Published April 12, 2013, issue of April 19, 2013.

The American Jewish Committee, which proclaims advocacy for Israel as the core of its mission, has quietly sacked some of its Israel staff, without offering any explanation.

The decision to lay off the Jerusalem office director and three other staff members, made by AJC headquarters in New York, has thrust the office, based in Jerusalem’s Beit Moses building, into a state of confusion. It effectively shut down the group’s core activity in Israel, although AJC officials have made clear that they intend to continue operations and could possibly hire new staff to replace the laid-off workers.

Though the recent actions came as a surprise, there is a long history of tension between AJC’s Jerusalem office and the New York headquarters.

The termination process began in late January, after the AJC’s board of governors’ annual mission to Israel and neighboring countries. The top leadership’s otherwise successful five-nation tour ended on a sour note for the employees staffing the AJC’s Jerusalem office. They were left with letters summoning them to a hearing in advance of termination, a procedure required by Israeli labor laws before firing an employee.

The AJC has positioned itself as the “State Department of the Jewish people,” a self-proclaimed foreign affairs arm of the Jewish community, focused on global Jewish advocacy. As such, the Jerusalem office was viewed as the organization’s frontline in dealing with the Israeli government and, at times, as the base for back-channel talks with neighboring Arab countries. Reasons for firing the entire staff working on these issues were not provided to the employees or to the media.

☆ ☆ ☆ ☆

The tasks:
a) Translate this sentence from the article on the AJC's Jerusalem office into Spanish: "Though the recent actions came as a surprise, there is a long history of tension between AJC's Jerusalem office and the New York headquarters."
b) Extend the article on the AJC's Jerusalem office layoffs by writing what comes after its final paragraph.
The data comes from a separate source.

Recorded data:

☆ ☆ ☆ ☆

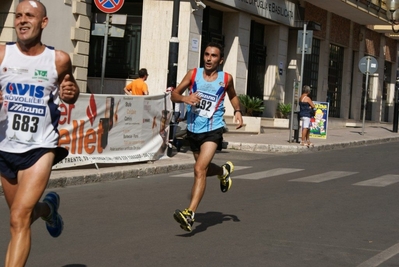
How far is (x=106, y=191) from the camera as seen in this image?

☆ ☆ ☆ ☆

Answers:
a) Aunque las acciones recientes fueron una sorpresa, existe una larga historia de tensión entre la oficina del AJC en Jerusalén y la sede central de Nueva York.

b)
Following the hearings, three women staff members, each working for the AJC for more than a decade, were sent home. A final decision regarding the future of the office director, Edward Rettig, has yet to be announced, as sources with the AJC have said that the organization’s executive director, David Harris, was dissatisfied with his performance. The decision guts the AJC Jerusalem office of all its professional staff who were tasked with representing the organization to Israeli society and government and maintaining contacts with the international diplomatic community based in Israel.

Two of the other programs run by the AJC’s Jerusalem office will continue to operate: Project Interchange, a key AJC program that brings foreign politicians and civil society leaders to visit Israel, and the group’s inter-religious program, which is responsible for ties with other faith groups across the world.

The AJC declined to respond to specific questions presented by the Forward regarding the layoffs in the Jerusalem office, citing a “long-standing policy not to discuss personnel matters the media.” In a statement, Harris said: “We are immensely proud to have been the first American Jewish agency to establish a full-time office in Israel over a half-century ago. Our commitment to a robust presence there, housed in Beit Moses, our headquarter building in Jerusalem, continues to grow and flourish.”